* [Work to be completed]: Resume the blog post about loving donuts below, starting right after its final sentence.

* [Study text]:
● ● ● ● ● ● ●
Tuesday, May 26, 2009
Donuts, the staff of life
I love donuts and that's all there is to it. I also have high cholesterol but I'm on medication for it, and even if I weren't, I'd probably still eat donuts because, well, why bother living? Having said that, I'm actually a fairly picky donut eater. I like cake donuts with icing and sprinkles, and occasionally a jelly-filled donut, and that's about it. If I walk into Kroger's and go back to the bakery section and they don't have iced cake donuts, I don't buy any. (That's a little white lie; I might stop by the Hostess display to look for powered Donette Gems, and perhaps, a cou0le of times a year, I'll settle for some Entenmann's crumb donuts.)
My donuts of preference, in reverse order:
5) Hostess Donette Gems (I ate a package of 6 of those every single morning of my 5-year-plus graduate school stay)
4) Kroger or Giant Eagle cake donuts.
3) Tim Horton's Strawberry Vanilla (a jelly donut)
2) Donut Kitchen's stick donuts, which look nothing like sticks of anything, but instead like crescents of sugary lusciousness.
1) Dutch crumb donuts from Honey Dip Donuts: huge cake donuts with big crumbs on the outside; any more attempt at description would just be blasphemy against what I call God's Own Donut.
I am slightly overweight for my height (155 lbs, 5'7") but given my donut consumption, I feel lucky that I'm not a lumbering "overfed, leaping gnome" (in the words of Eric Burdon's "Spill the Wine"). My mornings MUST begin with coffee, and since coffee without some kind of solid food gives me a stomach ache, I MUST have a donut or two (yes, honestly, usually 2). I've been trying to alternate donuts with high-fiber oatmeal, and have actually been doing a fairly good job of that, but some mornings, only donuts will suffice.
● ● ● ● ● ● ●
* [Source material]:
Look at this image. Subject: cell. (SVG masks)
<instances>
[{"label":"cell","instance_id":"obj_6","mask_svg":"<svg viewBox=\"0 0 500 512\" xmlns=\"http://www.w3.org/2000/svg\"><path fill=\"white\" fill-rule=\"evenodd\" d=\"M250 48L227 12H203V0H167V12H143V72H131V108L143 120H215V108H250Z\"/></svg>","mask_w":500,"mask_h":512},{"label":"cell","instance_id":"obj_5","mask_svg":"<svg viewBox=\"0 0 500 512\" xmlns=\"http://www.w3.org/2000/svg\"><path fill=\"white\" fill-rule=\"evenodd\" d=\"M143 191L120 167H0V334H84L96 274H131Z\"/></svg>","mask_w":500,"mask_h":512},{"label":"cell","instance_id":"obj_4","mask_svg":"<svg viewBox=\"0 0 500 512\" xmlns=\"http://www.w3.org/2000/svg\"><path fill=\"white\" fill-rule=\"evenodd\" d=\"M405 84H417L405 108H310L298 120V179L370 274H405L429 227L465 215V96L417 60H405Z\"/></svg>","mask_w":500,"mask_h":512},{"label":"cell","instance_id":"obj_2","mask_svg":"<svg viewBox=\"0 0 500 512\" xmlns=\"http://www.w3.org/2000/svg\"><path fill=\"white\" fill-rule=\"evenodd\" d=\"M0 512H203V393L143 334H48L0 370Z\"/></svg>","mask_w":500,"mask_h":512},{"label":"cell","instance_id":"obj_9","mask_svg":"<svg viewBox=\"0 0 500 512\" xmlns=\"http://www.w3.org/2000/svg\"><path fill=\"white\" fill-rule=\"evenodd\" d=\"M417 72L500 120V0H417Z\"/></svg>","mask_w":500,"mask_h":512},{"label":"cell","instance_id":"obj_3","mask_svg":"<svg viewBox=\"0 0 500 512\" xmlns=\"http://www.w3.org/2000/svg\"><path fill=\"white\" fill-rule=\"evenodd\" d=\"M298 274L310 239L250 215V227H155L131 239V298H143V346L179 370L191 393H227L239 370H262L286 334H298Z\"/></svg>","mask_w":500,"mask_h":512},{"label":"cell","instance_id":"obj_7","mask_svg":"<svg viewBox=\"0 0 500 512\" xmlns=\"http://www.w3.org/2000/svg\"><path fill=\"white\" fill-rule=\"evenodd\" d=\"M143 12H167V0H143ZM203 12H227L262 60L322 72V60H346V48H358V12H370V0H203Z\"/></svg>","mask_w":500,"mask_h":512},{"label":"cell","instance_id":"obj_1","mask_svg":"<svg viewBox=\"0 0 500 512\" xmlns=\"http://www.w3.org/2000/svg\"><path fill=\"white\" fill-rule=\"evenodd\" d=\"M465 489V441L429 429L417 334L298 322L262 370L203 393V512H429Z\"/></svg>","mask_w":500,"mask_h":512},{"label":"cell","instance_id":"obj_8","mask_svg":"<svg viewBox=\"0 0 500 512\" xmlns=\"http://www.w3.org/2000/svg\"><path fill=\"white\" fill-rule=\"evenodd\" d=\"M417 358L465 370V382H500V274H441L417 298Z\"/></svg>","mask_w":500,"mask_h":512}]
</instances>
● ● ● ● ● ● ●
* [Result]:
So it was with some small amount of joy that I started reading Glazed America: A History of the Doughnut by Paul R. Mullins. It's a study of the donut (I will not spell it "doughnut") written by an anthropologist and published by a university press, so it's rather academic in nature, therefore not the book to read if you want the author to go off on whimsical flights of dreamy prose about the donut. Instead, he uses words like "consumption" and "foodways" and writes sentences like this one: "When we talk about doughnuts, that discussion reveals our politics, class, and culture and illuminates complicated underlying sentiments toward consumer culture, global capitalism, and body discipline." When I discuss donuts, my discussion, much like that of Homer Simpson's, reveals how much I'm wanting to have another donut right now.
Speaking of Homer Simpson, I must give the author credit for devoting a fair amount of space to Homer and his legendary love of donuts. Mullins also does a nice job exploring the issues of class embedded in donut lore (the stereotypes of the chummy working-class gatherings at donut shops and the policemen who supposedly gather there in droves). I was a little disappointed in the "history" part, however; he spends a great deal of time talking about the big donut store chains, such as Krispy Kreme, but the actual history of the confection itself seems to be lost in the mists of time. He also talks quite a bit the cultural load the donut carries, symbolizing everything about bad food habits in general, but notes more than once that there are lots worse things for you than donuts in moderation. The book is OK, but frankly, I'd like one with more pictures (I'm serious) and more about the actual piece of heaven that is the donut.